Monday, May 3, 2010

Bad Language

Ever so often in writing circles, the question of foul language comes up. The argument for its use is usually something along the lines of truth in dialog. A former military man who has planted a bomb in a building and finds out it didn’t go off is going to have a few choice words to say. I understand that point of view, but I would like to argue that foul language is not only unnecessary in fiction but the removal of that crud language creates better stories.

I’ve been watching the old Alfred Hitchcock Presents show from the 1950s. One of the things I’ve noticed is the excellent quality of many of the villains. Many of these villains are not unrefined people who would throw cuss words our carelessly, but they are people who give much thought to their choice of words as well as how they commit their crime. Like the politicians who sometimes get caught with an open mike, we know that these characters may not always speak so well, but they must keep the tongue in check. As the Bible tells us, the tongue is very difficult to control, so when a character in a story is able to control his tongue we see his strength in other things as well.

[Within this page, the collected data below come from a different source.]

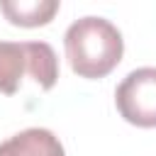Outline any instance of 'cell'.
Masks as SVG:
<instances>
[{
    "label": "cell",
    "mask_w": 156,
    "mask_h": 156,
    "mask_svg": "<svg viewBox=\"0 0 156 156\" xmlns=\"http://www.w3.org/2000/svg\"><path fill=\"white\" fill-rule=\"evenodd\" d=\"M66 58L80 78H105L117 68L124 54L122 32L105 17H80L63 34Z\"/></svg>",
    "instance_id": "1"
},
{
    "label": "cell",
    "mask_w": 156,
    "mask_h": 156,
    "mask_svg": "<svg viewBox=\"0 0 156 156\" xmlns=\"http://www.w3.org/2000/svg\"><path fill=\"white\" fill-rule=\"evenodd\" d=\"M32 76L41 90L58 80V58L46 41H0V93L15 95L22 76Z\"/></svg>",
    "instance_id": "2"
},
{
    "label": "cell",
    "mask_w": 156,
    "mask_h": 156,
    "mask_svg": "<svg viewBox=\"0 0 156 156\" xmlns=\"http://www.w3.org/2000/svg\"><path fill=\"white\" fill-rule=\"evenodd\" d=\"M115 105L124 122L134 127H156V68H134L115 90Z\"/></svg>",
    "instance_id": "3"
},
{
    "label": "cell",
    "mask_w": 156,
    "mask_h": 156,
    "mask_svg": "<svg viewBox=\"0 0 156 156\" xmlns=\"http://www.w3.org/2000/svg\"><path fill=\"white\" fill-rule=\"evenodd\" d=\"M0 156H66V151L51 129L29 127L0 141Z\"/></svg>",
    "instance_id": "4"
},
{
    "label": "cell",
    "mask_w": 156,
    "mask_h": 156,
    "mask_svg": "<svg viewBox=\"0 0 156 156\" xmlns=\"http://www.w3.org/2000/svg\"><path fill=\"white\" fill-rule=\"evenodd\" d=\"M0 12L17 27H44L58 12L56 0H0Z\"/></svg>",
    "instance_id": "5"
}]
</instances>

It is easy to reveal a character’s frustration by dropping some word bomb or another, but by doing so we are also tempted to allow the story to rest on that one word. If we instead remove that word and write the story to reveal that frustration in other ways we strengthen the story by bringing the reader along for the ride. But if we let the story rest on that single word we risk the reader either being offended and being blinded to the rest of the story or the reader may skip the word and miss the frustration completely.